Demokratisierung im Wohnungsbau
Der neue Baustil, die klassische Moderne, befreite die Bauten von den überaus üppigen kostspieligen Fassadendekorationen, um mehr Geld für die eigentliche Bauaufgabe zu gewinnen. Daraus entstanden klar geformte, schnörkellose Bauten mit grossen Fensteröffnungen, dazu kamen zunehmend hilfreiche haustechnische Einrichtungen wie normierte Küchen, Bäder und Zentralheizungen.
Nach dem 2. Weltkrieg setzte eine eigentliche Demokratisierung im Wohnungsbau ein. Die Wohnungen, die Fassaden, ja sogar der Lebensstil wurden normiert, damit sich der grösste Teil der Bevölkerung eine anständige Wohnung leisten konnte. Der Mittelstand wohnte nun in einheitlichen Bauten mit den immer gleichen Fensterreihen, niemand sollte übervorteilt werden. Eine Drei-Zimmer-Wohnung galt bis in die 70er Jahre als die Familienwohnung.

··········

== Deine Aufgabe ==
Schreib den Text über die Demokratisierung im Wohnungsbau vollständig und Wort für Wort ab.

··········

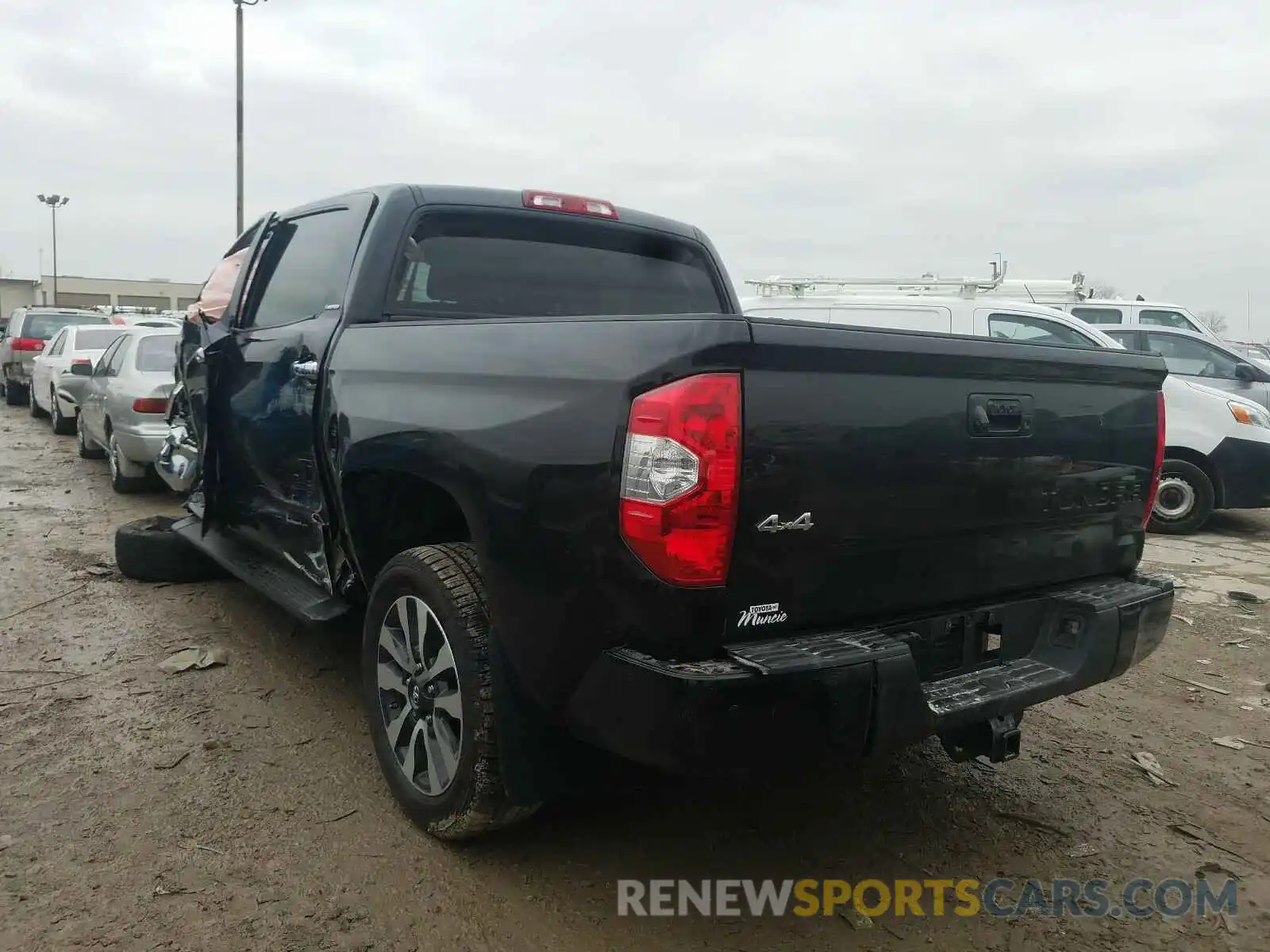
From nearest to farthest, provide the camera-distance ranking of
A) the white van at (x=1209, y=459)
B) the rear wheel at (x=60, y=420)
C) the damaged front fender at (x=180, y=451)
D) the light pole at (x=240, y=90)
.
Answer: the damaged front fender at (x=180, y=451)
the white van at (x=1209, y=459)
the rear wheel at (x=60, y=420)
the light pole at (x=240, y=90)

··········

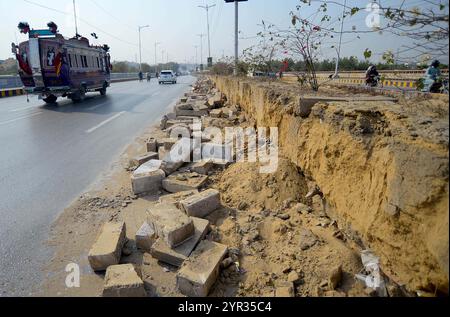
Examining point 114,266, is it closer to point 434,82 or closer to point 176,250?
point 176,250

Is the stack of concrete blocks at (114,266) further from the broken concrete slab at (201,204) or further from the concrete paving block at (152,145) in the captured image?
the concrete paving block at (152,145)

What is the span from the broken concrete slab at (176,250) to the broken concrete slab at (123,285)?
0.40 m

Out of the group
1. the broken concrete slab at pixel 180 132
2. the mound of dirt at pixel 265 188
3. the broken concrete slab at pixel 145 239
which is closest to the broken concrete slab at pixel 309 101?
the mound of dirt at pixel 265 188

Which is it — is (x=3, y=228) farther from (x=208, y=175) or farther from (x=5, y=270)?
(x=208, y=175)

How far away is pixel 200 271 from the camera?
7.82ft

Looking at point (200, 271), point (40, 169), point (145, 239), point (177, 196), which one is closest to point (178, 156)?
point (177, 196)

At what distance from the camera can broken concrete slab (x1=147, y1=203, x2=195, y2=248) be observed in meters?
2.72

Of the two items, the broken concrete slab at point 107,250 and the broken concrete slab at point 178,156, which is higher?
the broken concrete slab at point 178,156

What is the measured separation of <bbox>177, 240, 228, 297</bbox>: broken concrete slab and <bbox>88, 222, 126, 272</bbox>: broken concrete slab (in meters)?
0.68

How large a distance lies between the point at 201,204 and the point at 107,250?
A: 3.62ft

··········

== Schriftliche Antwort ==
Demokratisierung im Wohnungsbau
Der neue Baustil, die klassische Moderne, befreite die Bauten von den überaus üppigen kostspieligen Fassadendekorationen, um mehr Geld für die eigentliche Bauaufgabe zu gewinnen. Daraus entstanden klar geformte, schnörkellose Bauten mit grossen Fensteröffnungen, dazu kamen zunehmend hilfreiche haustechnische Einrichtungen wie normierte Küchen, Bäder und Zentralheizungen.
Nach dem 2. Weltkrieg setzte eine eigentliche Demokratisierung im Wohnungsbau ein. Die Wohnungen, die Fassaden, ja sogar der Lebensstil wurden normiert, damit sich der grösste Teil der Bevölkerung eine anständige Wohnung leisten konnte. Der Mittelstand wohnte nun in einheitlichen Bauten mit den immer gleichen Fensterreihen, niemand sollte übervorteilt werden. Eine Drei-Zimmer-Wohnung galt bis in die 70er Jahre als die Familienwohnung.